Richtig – im besten Fall komme ich nach stunden- oder gar tagelanger Rätselei auf den Trichter, daß der Lektor in der Begründung indirekt seine eigenen, ganz persönlichen Vorlieben und Erwartungen referiert, die sich offenbar nicht mit meinen eigenen bzw. mit dem Maße, wie ich selbige in meinem Manuskript umgesetzt habe, decken. Das ist völlig legitim; und mir selbst hat es in der Vergangenheit tatsächlich geholfen, meine Arbeit zu verbessern, weil ich darauf vertraut habe, daß das, was der Lektor (oder sonstwer) da so alles an kritischen Anmerkungen vorbringt, durchaus nicht bloß seinem persönlichen Geschmack, sondern auch seiner Markt- und Branchenkenntnis entspringt. Dieses Vertrauen wurde belohnt.

Allerdings habe ich im Laufe der Zeit ein feines Gespür dafür entwickelt, wie weit ich im Zuge einer solchen Verbesserung gehen darf, kann und will. Ich kann nicht jede beliebige Sparte, ich will nicht auf Knopfdruck ein anderes Genre, und ich darf nicht jeden nur vorstellbaren Geschmack bedienen, wenn ich mir nicht den eigenen guten Geschmack verderben will oder das Risiko eingehen, die eigene literarische Identität aufzugeben. Nicht zuletzt muß ich meinen Namen auf dem Buchumschlag sehen können, ohne ein schlechtes Gewissen zu bekommen oder das Gefühl, daß da eigentlich der Name meines Lektors stehen müßte.
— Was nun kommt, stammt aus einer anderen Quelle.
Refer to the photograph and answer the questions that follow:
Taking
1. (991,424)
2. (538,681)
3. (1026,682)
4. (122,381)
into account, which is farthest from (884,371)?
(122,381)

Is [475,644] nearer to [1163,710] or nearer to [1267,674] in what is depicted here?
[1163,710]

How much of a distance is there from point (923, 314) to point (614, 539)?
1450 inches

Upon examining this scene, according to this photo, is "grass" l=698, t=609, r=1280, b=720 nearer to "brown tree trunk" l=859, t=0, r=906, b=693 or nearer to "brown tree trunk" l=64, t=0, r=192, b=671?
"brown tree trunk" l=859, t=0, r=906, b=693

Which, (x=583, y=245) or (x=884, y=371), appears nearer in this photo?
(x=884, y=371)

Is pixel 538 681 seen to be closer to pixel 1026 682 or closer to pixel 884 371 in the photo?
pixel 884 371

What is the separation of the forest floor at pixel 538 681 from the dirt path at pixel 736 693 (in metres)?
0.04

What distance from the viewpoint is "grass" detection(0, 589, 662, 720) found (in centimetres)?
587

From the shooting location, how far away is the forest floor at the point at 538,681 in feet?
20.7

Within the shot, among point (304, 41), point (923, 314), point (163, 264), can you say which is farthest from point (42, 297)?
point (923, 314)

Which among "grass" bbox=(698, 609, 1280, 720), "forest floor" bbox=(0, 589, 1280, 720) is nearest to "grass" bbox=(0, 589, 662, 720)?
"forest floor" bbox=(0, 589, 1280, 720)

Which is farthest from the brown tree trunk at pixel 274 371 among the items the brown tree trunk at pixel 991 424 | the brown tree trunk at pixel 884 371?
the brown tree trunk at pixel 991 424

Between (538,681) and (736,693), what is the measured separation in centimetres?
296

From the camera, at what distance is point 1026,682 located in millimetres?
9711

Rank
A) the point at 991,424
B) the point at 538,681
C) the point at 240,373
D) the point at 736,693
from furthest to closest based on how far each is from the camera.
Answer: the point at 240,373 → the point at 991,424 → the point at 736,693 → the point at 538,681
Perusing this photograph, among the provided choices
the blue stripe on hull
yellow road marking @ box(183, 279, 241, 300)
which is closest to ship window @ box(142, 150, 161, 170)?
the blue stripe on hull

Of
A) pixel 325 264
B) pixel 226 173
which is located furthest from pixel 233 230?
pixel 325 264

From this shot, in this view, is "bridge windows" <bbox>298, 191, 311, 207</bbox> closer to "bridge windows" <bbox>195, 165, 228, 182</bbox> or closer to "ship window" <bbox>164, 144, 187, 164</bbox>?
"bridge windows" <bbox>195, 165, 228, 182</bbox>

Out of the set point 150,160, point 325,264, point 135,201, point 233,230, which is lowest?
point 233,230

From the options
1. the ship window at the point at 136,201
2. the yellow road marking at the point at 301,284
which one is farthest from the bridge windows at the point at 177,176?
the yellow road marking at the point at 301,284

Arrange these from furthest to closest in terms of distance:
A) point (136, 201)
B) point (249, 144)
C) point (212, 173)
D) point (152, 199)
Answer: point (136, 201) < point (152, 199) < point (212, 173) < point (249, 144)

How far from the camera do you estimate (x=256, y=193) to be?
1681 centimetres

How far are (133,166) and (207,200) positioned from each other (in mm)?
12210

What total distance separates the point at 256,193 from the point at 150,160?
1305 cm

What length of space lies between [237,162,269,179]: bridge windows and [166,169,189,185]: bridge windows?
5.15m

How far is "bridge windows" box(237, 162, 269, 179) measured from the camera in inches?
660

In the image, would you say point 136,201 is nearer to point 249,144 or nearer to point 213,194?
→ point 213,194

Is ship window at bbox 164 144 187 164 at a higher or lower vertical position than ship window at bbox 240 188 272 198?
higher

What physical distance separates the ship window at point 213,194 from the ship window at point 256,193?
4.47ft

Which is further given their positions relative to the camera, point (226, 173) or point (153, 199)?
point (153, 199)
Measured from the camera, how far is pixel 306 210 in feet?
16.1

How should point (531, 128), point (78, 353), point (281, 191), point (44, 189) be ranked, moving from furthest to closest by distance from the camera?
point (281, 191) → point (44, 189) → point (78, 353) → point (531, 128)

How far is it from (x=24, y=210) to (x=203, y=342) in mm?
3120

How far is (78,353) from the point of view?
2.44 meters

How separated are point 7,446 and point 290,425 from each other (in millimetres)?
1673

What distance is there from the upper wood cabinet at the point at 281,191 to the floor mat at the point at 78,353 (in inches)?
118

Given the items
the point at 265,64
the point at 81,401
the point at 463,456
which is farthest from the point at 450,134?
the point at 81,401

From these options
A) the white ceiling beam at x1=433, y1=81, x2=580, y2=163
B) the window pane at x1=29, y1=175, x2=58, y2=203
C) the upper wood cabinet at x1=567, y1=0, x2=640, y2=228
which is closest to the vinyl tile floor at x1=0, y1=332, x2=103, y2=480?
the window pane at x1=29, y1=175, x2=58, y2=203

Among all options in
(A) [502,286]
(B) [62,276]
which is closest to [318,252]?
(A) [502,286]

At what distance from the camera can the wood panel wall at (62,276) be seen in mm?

Für die Könige bin ich den goldenen Mittelweg gegangen: Ich habe Zugeständnisse (an das Genre und seine Zielgruppe) gemacht, ohne mich verbiegen zu müssen. Das Manuskript gefällt meinen Testlesern, meinem Agenten und nicht zuletzt mir selber. Nach wie vor faszinieren mich die Figuren, fesseln mich ihre Biographien, verzaubern mich die Schauplätze ihrer Aktivitäten. Ich spüre, wo sich die Kreativität konzentrieren und manifestieren will.

Und deshalb mache ich weiter: an der Fortsetzung. Twokings muß geschrieben werden. Alles andere wird sich weisen.